Kesima

510 54 10
                                    

Pukul 15.20.

Aku mengeluarkan motor matic-ku dari parkiran sekolah. Gerimis turun kecil-kecil. Walau begitu, aku tetap melajukan motor keluar dari area sekolah yang berada di area Kebun Raya Bogor ini. Aku harap hujannya tidak begitu deras. Aku sudah lelah dengan sekolah. Rindu kasur.

Tapi hujan tidak merestui hubunganku dengan kasur. Baru beberapa ratus meter hujan turun dengan deras. Aku melanjutkan perjalanan. Sudah terlanjur basah.

Saat berbelok dari Jalan Salak ke Jalan Padjadjaran hujan berhenti. Angin dingin menerpa tubuhku. Aku melirik sekilas jaket dan rok panjangku. Basah. Untung saja tasnya tidak basah.

Kedinginan dan kaca helm yang masih dipenuhi dengan bulir air setelah hujan membuat konsentrasiku sedikit buyar. Disini kering, sepertinya hujan baru akan turun nanti.

Ketika aku sedang berusaha ingin membersihkan kaca helmku dari air, ada mobil yang berputar balik dan mengambil haluan sangat lebar. Aku mencoba mengahentikan motorku. Tapi, sedikit telat.

Brukk...

Bagian depan motorku menabrak bumper belakang mobil putih tersebut. Syukur aku tidak jatuh.

Eh, mobil dia lecet!

Astaga aku tidak membawa uang untuk ganti rugi. Karena aku adalah perempuan yang bertanggung jawab, aku menepikan motorku. Mobil itu juga nampaknya menepi. Kami berada di depan sebuah ruko yang sedang tutup di Jalan Padjadjaran.

Dengan segera aku merogoh tas mencari dompet. Aku mengecek apakah hari ini aku membawa ATM. Nafas lega keluar saat aku menemukan kartu ATM. Aku siap dengan skenario terberat: bayar ganti rugi.

Seorang lelaki muncul dari balik kemudi. Seorang murid SMA juga. Saat dia membalikkan badannga dia tampak kaget. Aku juga yang tadi sudah membuka mulut memutuskan untuk tutup lagi.

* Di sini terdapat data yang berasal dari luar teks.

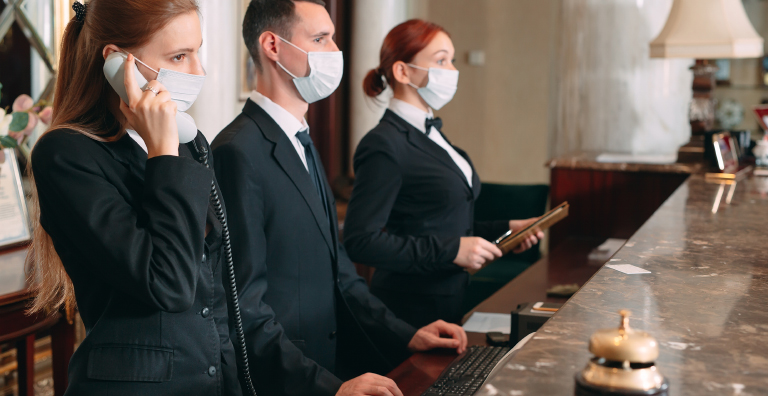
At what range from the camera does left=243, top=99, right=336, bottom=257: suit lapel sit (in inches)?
69.3

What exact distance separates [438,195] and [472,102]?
183 inches

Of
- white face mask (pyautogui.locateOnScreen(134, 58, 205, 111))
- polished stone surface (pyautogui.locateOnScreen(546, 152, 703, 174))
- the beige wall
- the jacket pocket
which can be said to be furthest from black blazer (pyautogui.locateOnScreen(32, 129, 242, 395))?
the beige wall

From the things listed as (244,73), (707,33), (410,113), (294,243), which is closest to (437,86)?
(410,113)

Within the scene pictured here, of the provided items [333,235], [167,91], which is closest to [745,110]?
[333,235]

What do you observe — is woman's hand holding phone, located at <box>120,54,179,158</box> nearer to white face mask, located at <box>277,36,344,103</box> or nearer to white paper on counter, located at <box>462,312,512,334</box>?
white face mask, located at <box>277,36,344,103</box>

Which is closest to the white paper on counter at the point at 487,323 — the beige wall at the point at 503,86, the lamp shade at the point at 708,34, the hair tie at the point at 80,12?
the hair tie at the point at 80,12

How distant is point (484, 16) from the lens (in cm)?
674

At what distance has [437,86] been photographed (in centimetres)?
248

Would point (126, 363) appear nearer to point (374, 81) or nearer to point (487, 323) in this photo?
point (487, 323)

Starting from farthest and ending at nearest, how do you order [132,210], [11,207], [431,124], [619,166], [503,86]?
[503,86] < [619,166] < [11,207] < [431,124] < [132,210]

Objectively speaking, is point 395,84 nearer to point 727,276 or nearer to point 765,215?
point 765,215

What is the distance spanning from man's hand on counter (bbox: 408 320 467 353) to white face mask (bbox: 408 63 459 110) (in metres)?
0.86

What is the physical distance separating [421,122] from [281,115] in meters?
0.69

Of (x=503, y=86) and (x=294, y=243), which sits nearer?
(x=294, y=243)
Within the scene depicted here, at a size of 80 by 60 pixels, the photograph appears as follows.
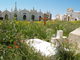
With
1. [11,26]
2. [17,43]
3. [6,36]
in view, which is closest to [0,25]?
[11,26]

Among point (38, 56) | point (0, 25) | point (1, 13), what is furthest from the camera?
point (1, 13)

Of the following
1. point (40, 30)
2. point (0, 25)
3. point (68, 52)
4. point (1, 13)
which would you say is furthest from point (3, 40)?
point (1, 13)

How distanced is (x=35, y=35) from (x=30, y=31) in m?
0.27

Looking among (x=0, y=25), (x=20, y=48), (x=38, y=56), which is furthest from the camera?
(x=0, y=25)

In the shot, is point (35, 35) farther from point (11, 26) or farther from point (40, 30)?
point (11, 26)

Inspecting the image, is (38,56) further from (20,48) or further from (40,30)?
(40,30)

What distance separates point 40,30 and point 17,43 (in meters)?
2.61

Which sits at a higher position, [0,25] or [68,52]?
[0,25]

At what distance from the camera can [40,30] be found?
749 cm

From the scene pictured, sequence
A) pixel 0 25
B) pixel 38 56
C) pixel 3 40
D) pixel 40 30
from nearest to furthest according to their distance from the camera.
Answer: pixel 38 56
pixel 3 40
pixel 0 25
pixel 40 30

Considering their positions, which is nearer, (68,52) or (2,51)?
(2,51)

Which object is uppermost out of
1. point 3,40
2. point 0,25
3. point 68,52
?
point 0,25

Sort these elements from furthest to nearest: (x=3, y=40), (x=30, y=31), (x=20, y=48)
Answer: (x=30, y=31), (x=3, y=40), (x=20, y=48)

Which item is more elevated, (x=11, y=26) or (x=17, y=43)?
(x=11, y=26)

Ya ampun! Yang aku tabrak A Rifai!

"Loh, Tia?" Dari air mukanya sih sepertinya aku aman.

Dengan segera aku menaikkan kaca helm yang masih aku pakai. Dengan wajah memelas aku meminta maaf kepada A Rifai. "Ya ampun, A. Ini mah saya maaf banget. Tadi saya gak fokus. Duh, jadi lecet."

A Rifai malah tersenyum Kenapa dia jadi sangat tampan. Otomatis dahiku mengerut. "Loh, A gak marah soal itu..." aku menunjuk bagian mobil yang lecet.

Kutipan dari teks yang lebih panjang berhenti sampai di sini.